Maintain Kubernetes Nodes That Hold the TiDB Cluster
TiDB is a highly available database that can run smoothly when some of the database nodes go offline. Therefore, you can safely shut down and maintain the Kubernetes nodes that host TiDB clusters.
This document describes how to perform maintenance operations on Kubernetes nodes based on maintenance duration and storage type.
Prerequisites
- Install
kubectl.
Maintain a node
Step 1: Preparation
Use the
kubectl cordoncommand to mark the node to be maintained as unschedulable to prevent new Pods from being scheduled to this node:kubectl cordon ${node_name}Check whether any TiDB cluster component Pods are running on the node to be maintained:
kubectl get pod --all-namespaces -o wide -l pingcap.com/managed-by=tidb-operator | grep ${node_name}- If the node has TiDB cluster component Pods, follow the subsequent steps in this document to migrate these Pods.
- If the node does not have any TiDB cluster component Pods, there is no need to migrate Pods, and you can proceed directly with node maintenance.
Step 2: Migrate TiDB cluster component Pods
Based on the storage type of the Kubernetes node, choose the corresponding Pod migration strategy:
- Automatically migratable storage: use Method 1: Reschedule Pods.
- Non-automatically migratable storage: use Method 2: Recreate instances.
Method 1: Reschedule Pods (for automatically migratable storage)

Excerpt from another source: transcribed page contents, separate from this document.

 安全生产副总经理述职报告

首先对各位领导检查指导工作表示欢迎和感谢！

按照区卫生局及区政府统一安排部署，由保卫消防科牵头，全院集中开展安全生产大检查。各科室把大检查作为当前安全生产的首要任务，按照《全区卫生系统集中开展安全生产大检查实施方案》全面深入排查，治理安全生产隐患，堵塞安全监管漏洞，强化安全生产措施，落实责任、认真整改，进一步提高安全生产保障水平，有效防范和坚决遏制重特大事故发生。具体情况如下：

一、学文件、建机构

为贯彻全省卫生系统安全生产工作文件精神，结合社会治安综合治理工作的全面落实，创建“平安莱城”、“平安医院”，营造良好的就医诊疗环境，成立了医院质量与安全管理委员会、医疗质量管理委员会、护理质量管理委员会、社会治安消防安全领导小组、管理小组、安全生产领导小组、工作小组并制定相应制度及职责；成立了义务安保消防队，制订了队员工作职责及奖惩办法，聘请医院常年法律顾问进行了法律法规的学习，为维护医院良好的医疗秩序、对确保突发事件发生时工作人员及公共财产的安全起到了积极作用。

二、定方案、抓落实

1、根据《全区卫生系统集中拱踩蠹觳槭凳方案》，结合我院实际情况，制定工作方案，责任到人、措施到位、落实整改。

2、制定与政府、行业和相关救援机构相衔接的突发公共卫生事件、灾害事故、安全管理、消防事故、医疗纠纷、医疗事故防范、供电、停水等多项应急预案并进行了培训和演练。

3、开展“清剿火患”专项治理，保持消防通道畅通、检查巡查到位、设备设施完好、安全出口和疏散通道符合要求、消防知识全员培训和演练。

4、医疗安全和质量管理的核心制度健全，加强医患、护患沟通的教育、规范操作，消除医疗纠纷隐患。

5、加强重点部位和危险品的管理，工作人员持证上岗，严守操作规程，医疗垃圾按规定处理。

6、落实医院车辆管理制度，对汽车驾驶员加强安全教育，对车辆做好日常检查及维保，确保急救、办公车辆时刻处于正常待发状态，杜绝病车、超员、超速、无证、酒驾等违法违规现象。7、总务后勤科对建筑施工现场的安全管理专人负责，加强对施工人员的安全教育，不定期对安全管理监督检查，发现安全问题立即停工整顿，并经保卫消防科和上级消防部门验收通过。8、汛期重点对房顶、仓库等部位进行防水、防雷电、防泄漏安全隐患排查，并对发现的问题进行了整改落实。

If you use storage that supports automatic migration (such as Amazon EBS), you can reschedule component Pods by following Perform a graceful restart of a single Pod in a component. The following instructions take rescheduling PD Pods as an example:
Check the PD Pod on the node to be maintained:
kubectl get pod --all-namespaces -o wide -l pingcap.com/component=pd | grep ${node_name}Get the instance name of the PD Pod:
kubectl get pod -n ${namespace} ${pod_name} -o jsonpath='{.metadata.labels.pingcap\.com/instance}'Add a new label to the PD instance to trigger rescheduling:
kubectl label pd -n ${namespace} ${pd_instance_name} pingcap.com/restartedAt=2025-06-30T12:00Confirm that the PD Pod is successfully scheduled to another node:
watch kubectl -n ${namespace} get pod -o wideFollow the same steps to migrate Pods of other components such as TiKV and TiDB until all TiDB cluster component Pods on the node are migrated.

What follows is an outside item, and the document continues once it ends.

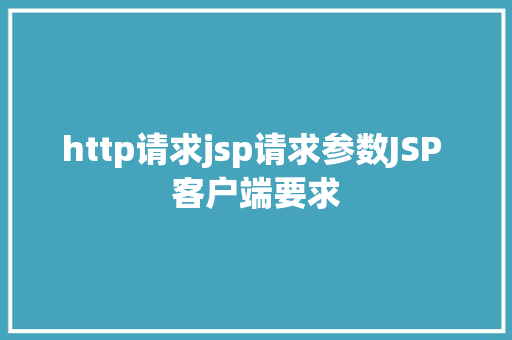 http请求jsp请求参数JSP客户端要求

Method 2: Recreate instances (for local storage)
If the node uses storage that cannot be automatically migrated (such as local storage), you need to recreate instances.

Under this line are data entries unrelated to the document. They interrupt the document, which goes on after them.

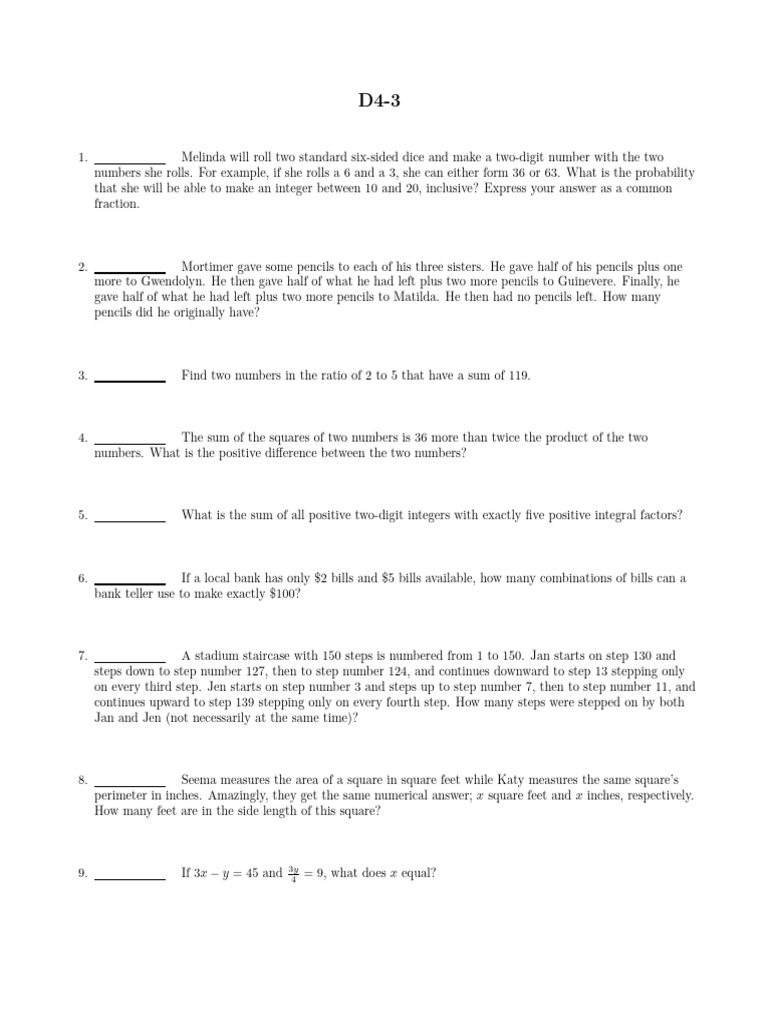 D4-3

1. __________ Melinda will roll two standard six-sided dice and make a two-digit number with the two numbers she rolls. For example, if she rolls a 6 and a 3, she can either form 36 or 63. What is the probability that she will be able to make an integer between 10 and 20, inclusive? Express your answer as a common fraction.

2. __________ Mortimer gave some pencils to each of his three sisters. He gave half of his pencils plus one more to Gwendolyn. He then gave half of what he had left plus two more pencils to Guinevere. Finally, he gave half of what he had left plus two more pencils to Matilda. He then had no pencils left. How many pencils did he originally have?

3. __________ Find two numbers in the ratio of 2 to 5 that have a sum of 119.

4. __________ The sum of the squares of two numbers is 36 more than twice the product of the two numbers. What is the positive difference between the two numbers?

5. __________ What is the sum of all positive two-digit integers with exactly five positive integral factors?

6. __________ If a local bank has only \$2 bills and \$5 bills available, how many combinations of bills can a bank teller use to make exactly \$100?

7. __________ A stadium staircase with 150 steps is numbered from 1 to 150. Jan starts on step 130 and steps down to step number 127, then to step number 124, and continues downward to step 13 stepping only on every third step. Jen starts on step number 3 and steps up to step number 7, then to step number 11, and continues upward to step 139 stepping only on every fourth step. How many steps were stepped on by both Jan and Jen (not necessarily at the same time)?

8. __________ Seema measures the area of a square in square feet while Katy measures the same square's perimeter in inches. Amazingly, they get the same numerical answer; $x$ square feet and $x$ inches, respectively. How many feet are in the side length of this square?

9. __________ If $3x - y = 45$ and $\frac{3y}{4} = 9$, what does $x$ equal?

The following instructions take recreating a TiKV instance as an example:
Delete the CR of the TiKV instance. TiDB Operator automatically deletes the associated PVC and ConfigMap resources, and creates a new instance:
kubectl delete -n ${namespace} tikv ${tikv_instance_name}Wait for the status of the newly created TiKV instance to become
Ready:kubectl get -n ${namespace} tikv ${tikv_instance_name}After you confirm that the TiDB cluster status is normal and data synchronization is completed, continue to maintain other components.
Step 3: Confirm migration completion
After you complete Pod migration, only the Pods managed by DaemonSet (such as network plugins and monitoring agents) should be running on the node:
kubectl get pod --all-namespaces -o wide | grep ${node_name}
Step 4: Perform node maintenance
You can now safely perform maintenance operations on the node, such as restarting, updating the operating system, or performing hardware maintenance.
Step 5: Recover after maintenance (for temporary maintenance only)
If you plan to perform long-term maintenance or permanently take the node offline, skip this step.
For temporary maintenance, perform the following recovery operations after the node maintenance is completed:
Check the node health status:
watch kubectl get node ${node_name}When the node status becomes
Ready, continue to the next step.Use the
kubectl uncordoncommand to remove the scheduling restriction on the node:kubectl uncordon ${node_name}Check whether all Pods are running normally:
kubectl get pod --all-namespaces -o wide | grep ${node_name}When all Pods are running normally, the maintenance operation is completed.